Cependant, comme le montre Golias (https://www.golias-editions.fr/2023/10/26/beatitudes-quand-letau-se-resserre/) les diocèses diocèses d’Albi, Toulouse, Saint-Dié et Fréjus-Toulon ont sollicité le Tribunal pénal canonique national afin qu’il «poursuive l’enquête préliminaire concernant différentes affaires mettant en cause certains membres de la communauté des Béatitudes». Créé à la suite du rapport de la Commission indépendante sur les abus sexuels dans l’Église (Ciase), installé par la Conférence des évêques de France le 5 décembre 2022, le Tribunal pénal canonique national dispose de juges plus aguerris, d’un champ d’investigation plus large et d’une reconnaissance étendue. L’optimisme est de mise chez les victimes, car "Le Tribunal pénal canonique national a des délais de prescription qui sont bien plus longs que la justice traditionnelle. Cela nous donne de l'espoir" (https://france3-regions.francetvinfo.fr/occitanie/tarn/ma-vie-a-ete-fracassee-par-ce-sejour-aux-beatitudes-le-recit-glacant-d-une-ancienne-membre-de-cette-communaute-catholique-du-tarn-2861747.html).

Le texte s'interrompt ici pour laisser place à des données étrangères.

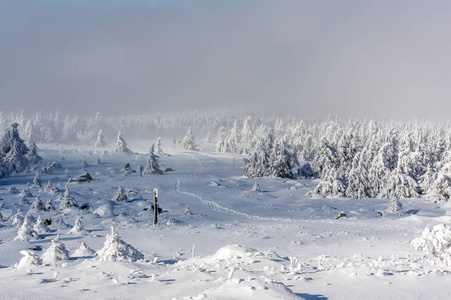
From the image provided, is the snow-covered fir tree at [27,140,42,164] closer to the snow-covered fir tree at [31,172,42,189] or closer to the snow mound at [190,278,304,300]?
the snow-covered fir tree at [31,172,42,189]

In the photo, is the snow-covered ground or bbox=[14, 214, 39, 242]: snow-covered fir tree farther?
bbox=[14, 214, 39, 242]: snow-covered fir tree

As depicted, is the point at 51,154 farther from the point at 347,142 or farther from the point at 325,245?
the point at 325,245

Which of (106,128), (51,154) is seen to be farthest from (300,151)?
(106,128)

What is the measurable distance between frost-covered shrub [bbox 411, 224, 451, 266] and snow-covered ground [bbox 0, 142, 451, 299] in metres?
0.28

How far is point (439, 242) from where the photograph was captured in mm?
9039

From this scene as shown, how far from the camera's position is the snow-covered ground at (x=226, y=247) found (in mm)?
7156

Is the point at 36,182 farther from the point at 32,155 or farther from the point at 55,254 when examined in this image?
the point at 55,254

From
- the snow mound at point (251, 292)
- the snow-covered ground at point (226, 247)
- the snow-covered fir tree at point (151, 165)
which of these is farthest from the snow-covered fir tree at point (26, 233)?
the snow-covered fir tree at point (151, 165)

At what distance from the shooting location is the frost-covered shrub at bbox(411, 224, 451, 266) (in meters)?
8.89

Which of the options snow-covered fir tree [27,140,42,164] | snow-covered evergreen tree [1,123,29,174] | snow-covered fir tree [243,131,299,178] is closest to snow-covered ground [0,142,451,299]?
snow-covered evergreen tree [1,123,29,174]

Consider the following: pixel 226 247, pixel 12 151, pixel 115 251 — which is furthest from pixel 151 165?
pixel 226 247

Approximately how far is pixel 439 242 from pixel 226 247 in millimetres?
6257

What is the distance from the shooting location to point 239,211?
33188 millimetres

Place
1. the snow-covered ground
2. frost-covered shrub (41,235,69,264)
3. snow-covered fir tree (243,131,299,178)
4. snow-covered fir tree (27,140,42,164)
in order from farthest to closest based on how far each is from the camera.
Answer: snow-covered fir tree (27,140,42,164) → snow-covered fir tree (243,131,299,178) → frost-covered shrub (41,235,69,264) → the snow-covered ground
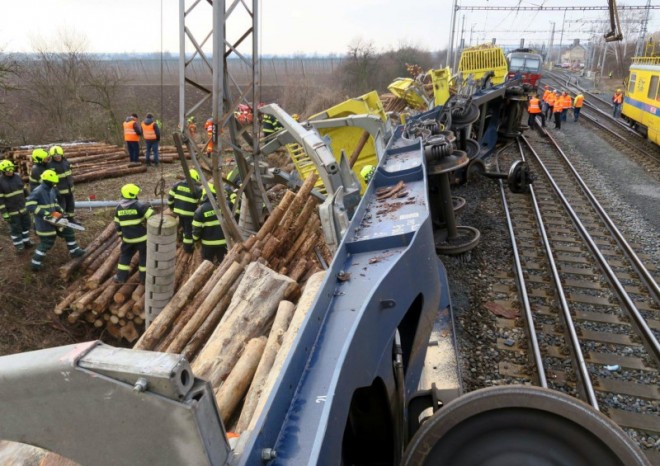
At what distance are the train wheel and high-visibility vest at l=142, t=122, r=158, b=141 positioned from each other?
50.9 feet

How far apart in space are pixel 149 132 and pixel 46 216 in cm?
789

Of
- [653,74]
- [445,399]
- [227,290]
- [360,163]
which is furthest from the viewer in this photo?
[653,74]

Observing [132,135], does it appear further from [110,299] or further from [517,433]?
[517,433]

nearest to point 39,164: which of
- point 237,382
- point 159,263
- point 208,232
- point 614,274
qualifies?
point 208,232

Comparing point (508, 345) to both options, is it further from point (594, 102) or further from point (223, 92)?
point (594, 102)

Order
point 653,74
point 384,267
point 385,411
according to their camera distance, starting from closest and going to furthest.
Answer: point 385,411 → point 384,267 → point 653,74

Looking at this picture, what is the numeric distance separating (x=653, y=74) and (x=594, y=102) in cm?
1793

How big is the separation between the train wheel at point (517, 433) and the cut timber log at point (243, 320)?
2.76 meters

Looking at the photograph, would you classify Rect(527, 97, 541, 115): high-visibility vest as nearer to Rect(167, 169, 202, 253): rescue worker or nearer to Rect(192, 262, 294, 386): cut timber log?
Rect(167, 169, 202, 253): rescue worker

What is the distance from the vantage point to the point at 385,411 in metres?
2.53

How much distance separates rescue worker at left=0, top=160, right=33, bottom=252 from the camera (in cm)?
921

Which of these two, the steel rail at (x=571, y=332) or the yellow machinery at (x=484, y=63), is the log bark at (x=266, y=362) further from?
the yellow machinery at (x=484, y=63)

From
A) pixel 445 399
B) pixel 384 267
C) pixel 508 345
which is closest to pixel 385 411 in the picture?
pixel 445 399

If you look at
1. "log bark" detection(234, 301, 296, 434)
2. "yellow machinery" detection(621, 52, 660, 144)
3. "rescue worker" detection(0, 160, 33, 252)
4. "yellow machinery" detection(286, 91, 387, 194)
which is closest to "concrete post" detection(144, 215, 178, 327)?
"log bark" detection(234, 301, 296, 434)
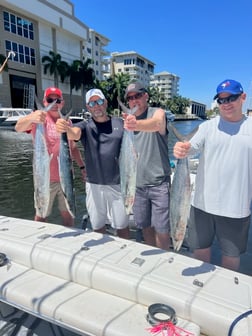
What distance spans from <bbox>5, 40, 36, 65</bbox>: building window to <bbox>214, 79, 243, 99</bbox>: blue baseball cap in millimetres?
40412

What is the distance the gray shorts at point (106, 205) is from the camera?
323 centimetres

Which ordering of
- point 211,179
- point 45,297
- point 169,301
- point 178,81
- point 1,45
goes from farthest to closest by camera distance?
1. point 178,81
2. point 1,45
3. point 211,179
4. point 45,297
5. point 169,301

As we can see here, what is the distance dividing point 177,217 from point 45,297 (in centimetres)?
122

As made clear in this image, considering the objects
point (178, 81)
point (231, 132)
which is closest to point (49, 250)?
point (231, 132)

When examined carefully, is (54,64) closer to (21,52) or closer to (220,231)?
(21,52)

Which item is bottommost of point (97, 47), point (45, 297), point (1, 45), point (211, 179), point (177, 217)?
point (45, 297)

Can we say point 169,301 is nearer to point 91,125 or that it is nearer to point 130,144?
point 130,144

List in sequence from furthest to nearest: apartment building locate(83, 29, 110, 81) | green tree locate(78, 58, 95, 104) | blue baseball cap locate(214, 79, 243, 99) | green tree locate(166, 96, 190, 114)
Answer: green tree locate(166, 96, 190, 114)
apartment building locate(83, 29, 110, 81)
green tree locate(78, 58, 95, 104)
blue baseball cap locate(214, 79, 243, 99)

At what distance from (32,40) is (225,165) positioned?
4429 centimetres

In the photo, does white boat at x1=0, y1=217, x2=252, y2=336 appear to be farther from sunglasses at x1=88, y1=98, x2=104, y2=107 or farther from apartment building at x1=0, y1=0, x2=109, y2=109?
apartment building at x1=0, y1=0, x2=109, y2=109

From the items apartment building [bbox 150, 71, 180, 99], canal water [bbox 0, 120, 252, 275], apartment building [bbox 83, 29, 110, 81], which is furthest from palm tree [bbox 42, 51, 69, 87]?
apartment building [bbox 150, 71, 180, 99]

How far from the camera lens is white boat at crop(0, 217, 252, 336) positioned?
6.32ft

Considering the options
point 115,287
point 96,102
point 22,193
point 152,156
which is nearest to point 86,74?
point 22,193

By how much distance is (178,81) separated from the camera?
12488 cm
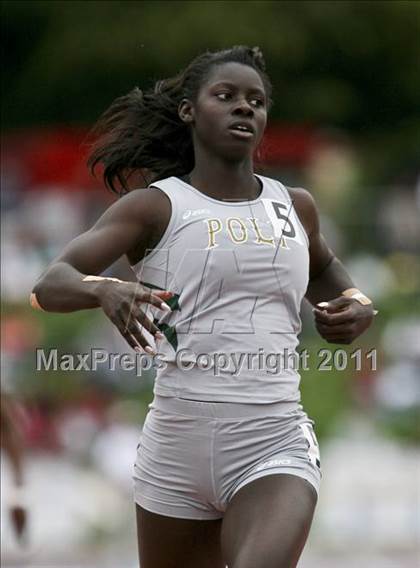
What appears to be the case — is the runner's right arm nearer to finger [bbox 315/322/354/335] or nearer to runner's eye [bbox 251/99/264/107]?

Au niveau national, la communauté des Béatitudes semble prête à aider le Tribunal pénal canonique national. Mais d’après les informations de Golias (https://www.golias-editions.fr/2023/10/26/beatitudes-quand-letau-se-resserre/), l’archevêque de Toulouse, Guy de Kerimel, très remonté, s’apprêterait à demander au Vatican une seconde visite canonique pour inspecter à nouveau la Communauté des Béatitudes.
Merci !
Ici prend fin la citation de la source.